start ROWS
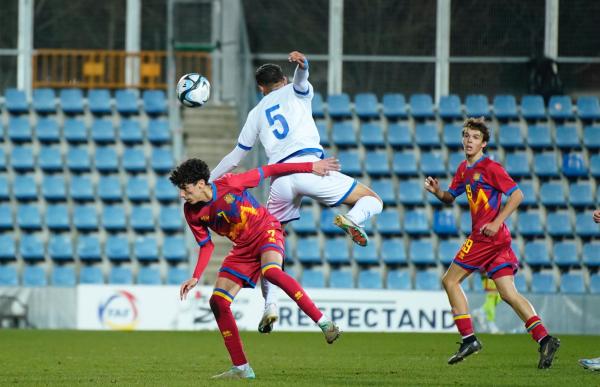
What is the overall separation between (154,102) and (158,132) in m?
0.61

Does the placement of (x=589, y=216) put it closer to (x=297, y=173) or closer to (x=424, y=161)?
(x=424, y=161)

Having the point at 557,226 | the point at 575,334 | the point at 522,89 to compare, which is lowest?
the point at 575,334

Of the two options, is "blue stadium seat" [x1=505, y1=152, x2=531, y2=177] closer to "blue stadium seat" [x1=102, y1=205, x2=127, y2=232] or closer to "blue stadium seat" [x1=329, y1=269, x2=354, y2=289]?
"blue stadium seat" [x1=329, y1=269, x2=354, y2=289]

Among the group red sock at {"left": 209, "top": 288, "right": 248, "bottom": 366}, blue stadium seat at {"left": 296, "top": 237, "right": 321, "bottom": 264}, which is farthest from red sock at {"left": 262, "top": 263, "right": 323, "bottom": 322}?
blue stadium seat at {"left": 296, "top": 237, "right": 321, "bottom": 264}

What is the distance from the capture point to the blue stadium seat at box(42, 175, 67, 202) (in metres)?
19.6

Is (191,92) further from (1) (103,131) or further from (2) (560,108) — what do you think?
(2) (560,108)

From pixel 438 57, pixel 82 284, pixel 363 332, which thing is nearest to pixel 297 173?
pixel 363 332

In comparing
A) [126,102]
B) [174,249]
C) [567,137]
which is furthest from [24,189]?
[567,137]

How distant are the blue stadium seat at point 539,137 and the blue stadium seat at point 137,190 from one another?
670 centimetres

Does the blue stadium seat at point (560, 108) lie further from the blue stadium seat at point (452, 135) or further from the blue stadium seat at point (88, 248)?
the blue stadium seat at point (88, 248)

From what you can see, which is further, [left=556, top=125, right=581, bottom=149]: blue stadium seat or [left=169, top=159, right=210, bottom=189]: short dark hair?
[left=556, top=125, right=581, bottom=149]: blue stadium seat

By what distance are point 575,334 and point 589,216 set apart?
2765 mm

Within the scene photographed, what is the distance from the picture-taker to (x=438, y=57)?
21250mm

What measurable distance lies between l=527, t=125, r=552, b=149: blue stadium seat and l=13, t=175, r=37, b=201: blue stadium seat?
8.69 m
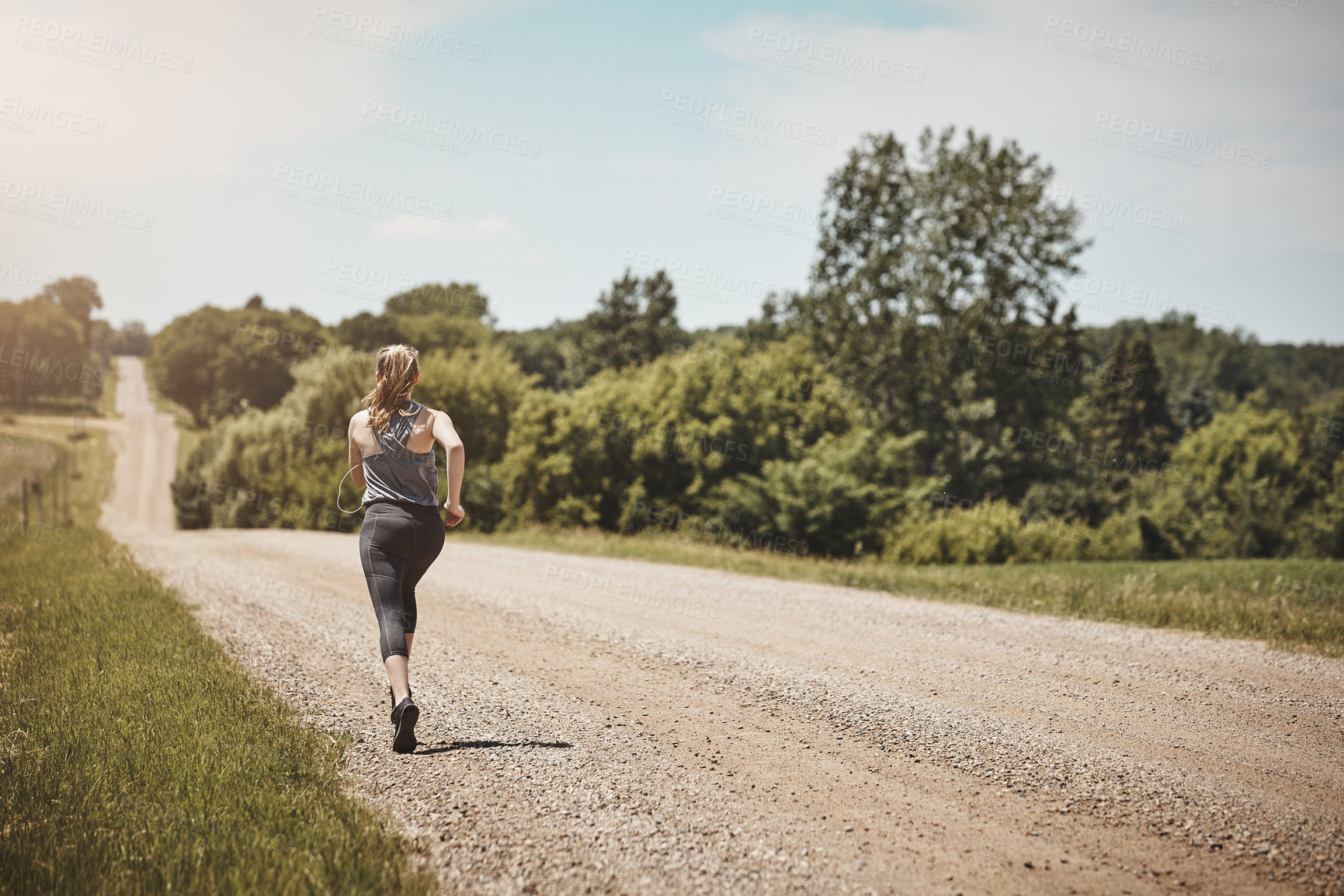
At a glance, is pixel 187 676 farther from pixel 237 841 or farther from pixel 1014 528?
pixel 1014 528

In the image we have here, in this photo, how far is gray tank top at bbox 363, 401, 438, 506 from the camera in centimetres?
493

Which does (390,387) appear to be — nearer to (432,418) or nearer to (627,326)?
(432,418)

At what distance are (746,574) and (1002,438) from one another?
23.7 metres

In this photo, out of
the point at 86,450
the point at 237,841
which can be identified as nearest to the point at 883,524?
the point at 237,841

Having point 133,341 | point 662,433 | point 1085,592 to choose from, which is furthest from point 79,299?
point 133,341

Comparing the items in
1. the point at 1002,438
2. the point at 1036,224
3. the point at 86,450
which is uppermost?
the point at 1036,224

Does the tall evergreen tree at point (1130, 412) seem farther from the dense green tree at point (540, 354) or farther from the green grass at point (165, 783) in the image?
the green grass at point (165, 783)

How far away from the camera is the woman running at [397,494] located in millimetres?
4871

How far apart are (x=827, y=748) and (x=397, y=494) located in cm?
310

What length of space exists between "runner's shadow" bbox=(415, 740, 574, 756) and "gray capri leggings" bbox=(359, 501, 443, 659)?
2.01 ft

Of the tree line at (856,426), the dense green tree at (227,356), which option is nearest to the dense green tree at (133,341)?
the dense green tree at (227,356)

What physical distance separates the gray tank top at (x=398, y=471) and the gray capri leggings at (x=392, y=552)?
55 millimetres

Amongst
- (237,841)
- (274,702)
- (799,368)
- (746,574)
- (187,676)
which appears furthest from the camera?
(799,368)

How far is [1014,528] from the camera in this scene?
22.2 metres
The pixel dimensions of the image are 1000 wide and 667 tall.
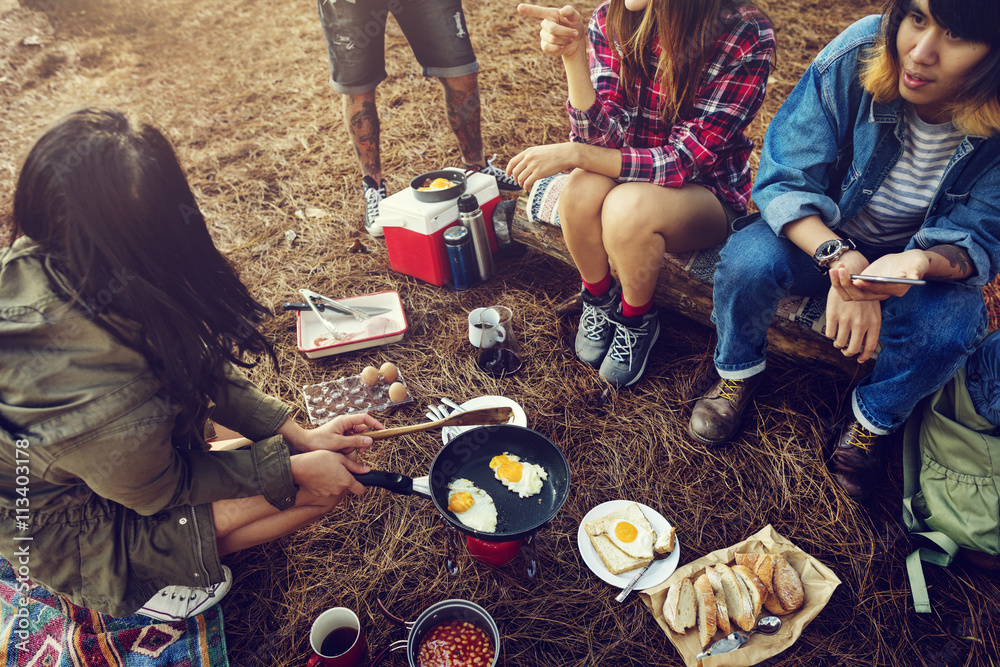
end ROWS
AIM OF THE TASK: Locate every line in the material above that contains the string "tree" and copy each of those lines. Treat the match as case-sensitive.

EXERCISE RESULT:
Does the tall evergreen tree at point (1130, 412) seem farther from the dense green tree at point (540, 354) or farther from the green grass at point (165, 783) in the image?
Of the tree line at (856,426), the dense green tree at (227,356), which option is nearest to the dense green tree at (133,341)?
the dense green tree at (227,356)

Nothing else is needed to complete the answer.